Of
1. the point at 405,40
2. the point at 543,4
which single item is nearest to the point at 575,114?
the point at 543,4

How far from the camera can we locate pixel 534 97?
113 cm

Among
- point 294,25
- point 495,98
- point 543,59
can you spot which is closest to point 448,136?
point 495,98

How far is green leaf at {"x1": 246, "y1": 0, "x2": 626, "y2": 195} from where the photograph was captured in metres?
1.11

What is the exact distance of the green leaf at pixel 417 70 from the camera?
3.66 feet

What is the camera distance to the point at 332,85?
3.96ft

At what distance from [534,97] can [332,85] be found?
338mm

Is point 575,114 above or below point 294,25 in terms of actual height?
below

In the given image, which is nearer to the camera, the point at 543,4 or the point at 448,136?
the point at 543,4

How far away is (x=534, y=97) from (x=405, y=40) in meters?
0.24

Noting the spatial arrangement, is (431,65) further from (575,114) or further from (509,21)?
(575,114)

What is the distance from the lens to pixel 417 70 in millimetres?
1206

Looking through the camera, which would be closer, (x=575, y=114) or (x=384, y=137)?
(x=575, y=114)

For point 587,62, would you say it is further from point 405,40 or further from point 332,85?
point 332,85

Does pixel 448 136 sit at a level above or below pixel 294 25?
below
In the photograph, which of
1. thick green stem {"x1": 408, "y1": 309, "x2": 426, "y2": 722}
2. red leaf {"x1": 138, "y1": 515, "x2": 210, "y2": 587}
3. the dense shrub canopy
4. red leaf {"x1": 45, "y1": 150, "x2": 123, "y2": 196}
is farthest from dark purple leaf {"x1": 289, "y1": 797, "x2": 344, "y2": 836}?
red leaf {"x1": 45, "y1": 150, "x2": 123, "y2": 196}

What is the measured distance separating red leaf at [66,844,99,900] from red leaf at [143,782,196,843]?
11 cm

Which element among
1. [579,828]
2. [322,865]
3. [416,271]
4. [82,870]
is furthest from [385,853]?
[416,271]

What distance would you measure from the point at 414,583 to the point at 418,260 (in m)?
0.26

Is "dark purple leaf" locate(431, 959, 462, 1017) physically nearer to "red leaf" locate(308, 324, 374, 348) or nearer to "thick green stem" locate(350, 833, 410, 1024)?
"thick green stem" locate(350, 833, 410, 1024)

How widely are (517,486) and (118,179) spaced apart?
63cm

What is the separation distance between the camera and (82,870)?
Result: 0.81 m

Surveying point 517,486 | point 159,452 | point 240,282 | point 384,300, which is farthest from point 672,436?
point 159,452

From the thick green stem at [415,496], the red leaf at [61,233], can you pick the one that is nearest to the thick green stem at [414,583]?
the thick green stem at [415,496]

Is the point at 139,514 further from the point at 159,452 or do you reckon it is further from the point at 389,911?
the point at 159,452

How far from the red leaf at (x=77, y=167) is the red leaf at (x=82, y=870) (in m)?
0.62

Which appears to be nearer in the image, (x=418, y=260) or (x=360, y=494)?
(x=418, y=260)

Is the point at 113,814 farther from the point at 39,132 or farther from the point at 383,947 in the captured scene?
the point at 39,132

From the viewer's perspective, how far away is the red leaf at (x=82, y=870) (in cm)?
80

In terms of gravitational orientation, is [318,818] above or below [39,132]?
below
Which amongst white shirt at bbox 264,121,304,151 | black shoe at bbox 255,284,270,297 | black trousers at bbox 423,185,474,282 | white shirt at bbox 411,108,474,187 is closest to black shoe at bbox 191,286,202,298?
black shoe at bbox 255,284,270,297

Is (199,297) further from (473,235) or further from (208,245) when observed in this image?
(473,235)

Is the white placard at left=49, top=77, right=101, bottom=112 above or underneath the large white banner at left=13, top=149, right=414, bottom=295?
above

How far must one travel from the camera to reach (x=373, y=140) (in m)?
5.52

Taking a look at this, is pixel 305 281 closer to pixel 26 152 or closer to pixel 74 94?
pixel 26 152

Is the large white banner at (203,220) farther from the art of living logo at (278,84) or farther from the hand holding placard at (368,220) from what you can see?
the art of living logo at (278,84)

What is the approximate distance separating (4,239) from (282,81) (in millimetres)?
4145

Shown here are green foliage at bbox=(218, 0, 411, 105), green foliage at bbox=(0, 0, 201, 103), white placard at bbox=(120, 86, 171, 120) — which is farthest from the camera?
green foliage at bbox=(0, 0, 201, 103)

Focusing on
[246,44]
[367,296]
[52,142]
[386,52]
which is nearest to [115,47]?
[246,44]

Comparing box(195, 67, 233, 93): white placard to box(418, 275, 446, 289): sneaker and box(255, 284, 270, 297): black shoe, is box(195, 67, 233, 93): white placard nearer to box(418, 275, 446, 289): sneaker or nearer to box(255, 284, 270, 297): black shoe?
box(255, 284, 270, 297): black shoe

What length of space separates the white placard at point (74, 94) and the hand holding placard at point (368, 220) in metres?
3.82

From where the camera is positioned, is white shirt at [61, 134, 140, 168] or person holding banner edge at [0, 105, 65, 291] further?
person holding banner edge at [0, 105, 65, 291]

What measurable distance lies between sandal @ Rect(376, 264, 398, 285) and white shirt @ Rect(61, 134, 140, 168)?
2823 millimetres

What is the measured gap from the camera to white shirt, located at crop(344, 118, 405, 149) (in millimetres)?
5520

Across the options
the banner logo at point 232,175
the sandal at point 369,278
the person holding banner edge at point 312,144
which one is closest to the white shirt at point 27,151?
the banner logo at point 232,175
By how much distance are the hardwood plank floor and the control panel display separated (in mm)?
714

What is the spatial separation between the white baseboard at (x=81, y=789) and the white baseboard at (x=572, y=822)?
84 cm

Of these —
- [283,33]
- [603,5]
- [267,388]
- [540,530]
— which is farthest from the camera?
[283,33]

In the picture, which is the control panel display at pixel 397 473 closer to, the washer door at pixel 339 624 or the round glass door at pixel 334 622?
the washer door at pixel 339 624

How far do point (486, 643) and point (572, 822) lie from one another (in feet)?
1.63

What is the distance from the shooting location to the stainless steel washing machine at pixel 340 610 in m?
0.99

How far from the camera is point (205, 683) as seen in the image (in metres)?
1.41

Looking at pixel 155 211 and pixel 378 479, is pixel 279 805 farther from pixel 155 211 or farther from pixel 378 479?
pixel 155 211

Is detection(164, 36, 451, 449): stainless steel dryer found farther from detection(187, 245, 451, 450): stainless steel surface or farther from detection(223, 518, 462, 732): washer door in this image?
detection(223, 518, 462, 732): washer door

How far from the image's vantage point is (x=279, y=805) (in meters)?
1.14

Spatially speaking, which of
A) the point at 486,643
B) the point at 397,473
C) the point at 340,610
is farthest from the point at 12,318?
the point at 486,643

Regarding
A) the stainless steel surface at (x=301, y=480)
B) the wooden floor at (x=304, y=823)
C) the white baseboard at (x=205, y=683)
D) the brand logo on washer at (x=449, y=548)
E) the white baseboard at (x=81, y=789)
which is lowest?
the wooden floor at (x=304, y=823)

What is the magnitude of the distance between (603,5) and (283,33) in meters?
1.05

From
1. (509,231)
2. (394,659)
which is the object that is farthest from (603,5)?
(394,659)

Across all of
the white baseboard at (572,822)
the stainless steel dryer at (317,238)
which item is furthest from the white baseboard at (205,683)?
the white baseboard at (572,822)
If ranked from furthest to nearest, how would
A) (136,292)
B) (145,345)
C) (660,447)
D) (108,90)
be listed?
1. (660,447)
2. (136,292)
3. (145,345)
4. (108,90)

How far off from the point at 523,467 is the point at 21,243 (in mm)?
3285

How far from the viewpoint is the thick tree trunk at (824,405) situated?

==========

Objective =>
Copy out word for word the lines running from the one containing "How far off" through the end of the items above, both ends included.

Written solution =>
How far off from the point at 523,467 is the point at 21,243 (in mm)?
3285

How far from the viewpoint is the thick tree trunk at (824,405) situated?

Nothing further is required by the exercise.